Ensaio escrito por Suelen Santos de Oliveira, estudante do Programa de Tutoria Filosófica 2024


Introdução

A arte é um dos pontos indispensáveis para a compreensão da história e da filosofia. A história de uma época e os costumes de um povo são expressos e posteriormente conhecidos pela sua produção artística. Nesse sentido, podemos dizer que a arte produz o objeto do saber. Segundo Reale e Antiseri: “A grande arte visa alcançar, de forma mítica e fantástica, ou seja, mediante a intuição e a imaginação, objetivos que são próprios também a filosofia” (REALE; ANTISERI, 2017, p. 13).

Diante disso, neste ensaio pretendo traçar o surgimento da ideia de belo, a partir dos gregos, fazendo um contraponto com a cosmovisão cristã bíblica da arte, percorrendo toda a história da filosofia antiga, desde o seu surgimento no Ocidente. O objetivo deste trabalho é explicar a construção do pensamento ocidental sobre o belo e como isto impacta o entendimento contemporâneo sobre o assunto para, assim, fazer uma leitura bíblica a respeito, a fim de desmistificar possíveis equívocos. 

O surgimento do conceito de arte na filosofia grega

A filosofia grega passa pelos poemas de Homero1 e o conceito de arte e estética2 vai se desdobrando em outros pensadores. A partir daí, assim como em outras culturas, a arte tem uma estreita ligação com o sagrado. Por isso, seus poemas exerceram na Grécia uma relação de influência análoga àquela que a Bíblia exerceu sobre os judeus. Nos desdobramentos do pensamento grego, a superação da fantasia e do mito deu lugar à razão. O poema aplainou o caminho à posterior cosmologia filosófica, que buscou com a razão, e não mais com a fantasia, o “princípio primeiro” do qual tudo foi gerado (REALE; ANTISERI, 2017, p. 15).

A este respeito, dois sofistas tiveram um papel importante para o pensamento sobre arte no período antigo, são eles Protágoras e Górgias. Neles, a ideia de arte surge envolta ao surgimento do relativismo e de uma espécie de niilismo, como expressão de individualismo e subjetivismo. A ideia central do pensamento de Protágoras3 é que o homem é a medida de todas as coisas. Este axioma foi considerado a máxima do relativismo ocidental e significa que a norma de juízo sobre as coisas é o próprio homem, ou seja, o que ele sente ou pensa a respeito das coisas é a verdade sobre ela. Para Protágoras, portanto, tudo é relativo: não há um “verdadeiro” absoluto e sequer há valores morais absolutos (“bens” absolutos). (REALE; ANTISERI, 2017, p. 75).

##############################

* _PROBLEMA PROPOSTO_:
Indique se cada afirmação abaixo concorda com o ensaio sobre arte e filosofia grega. Responda sim ou não e cite literalmente as palavras do ensaio que decidem a questão.
(a) Os poemas de Homero tiveram na Grécia uma influência comparável à da Bíblia entre os judeus.
(b) Para Protágoras, existem valores morais absolutos.
(c) A cosmologia filosófica buscou o princípio primeiro por meio da fantasia.

##############################

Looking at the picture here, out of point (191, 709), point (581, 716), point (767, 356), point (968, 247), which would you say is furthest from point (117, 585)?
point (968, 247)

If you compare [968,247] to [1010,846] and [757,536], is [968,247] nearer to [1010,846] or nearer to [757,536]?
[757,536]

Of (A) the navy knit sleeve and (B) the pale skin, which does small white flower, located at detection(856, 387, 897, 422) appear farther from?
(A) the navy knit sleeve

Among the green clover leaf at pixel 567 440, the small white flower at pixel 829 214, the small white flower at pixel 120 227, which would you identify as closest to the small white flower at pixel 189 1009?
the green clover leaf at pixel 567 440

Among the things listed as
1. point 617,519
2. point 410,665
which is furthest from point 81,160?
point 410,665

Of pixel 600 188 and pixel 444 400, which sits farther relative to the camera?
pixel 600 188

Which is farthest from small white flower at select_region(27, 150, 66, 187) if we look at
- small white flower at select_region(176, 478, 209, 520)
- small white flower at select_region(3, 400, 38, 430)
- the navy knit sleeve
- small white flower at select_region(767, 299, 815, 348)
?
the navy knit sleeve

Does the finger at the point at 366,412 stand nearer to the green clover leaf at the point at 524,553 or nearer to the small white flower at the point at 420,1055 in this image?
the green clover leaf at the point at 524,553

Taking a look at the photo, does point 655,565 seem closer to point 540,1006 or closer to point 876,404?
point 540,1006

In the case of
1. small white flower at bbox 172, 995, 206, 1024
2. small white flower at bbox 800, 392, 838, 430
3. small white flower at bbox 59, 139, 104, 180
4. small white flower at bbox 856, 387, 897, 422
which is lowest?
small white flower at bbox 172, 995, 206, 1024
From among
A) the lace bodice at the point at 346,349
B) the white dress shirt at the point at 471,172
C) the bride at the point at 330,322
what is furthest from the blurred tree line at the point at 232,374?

##############################

* _RESPOSTA DO EXERCÍCIO_:
(a) Sim: «seus poemas exerceram na Grécia uma relação de influência análoga àquela que a Bíblia exerceu sobre os judeus».
(b) Não: «não há um “verdadeiro” absoluto e sequer há valores morais absolutos (“bens” absolutos)».
(c) Não: «buscou com a razão, e não mais com a fantasia, o “princípio primeiro” do qual tudo foi gerado».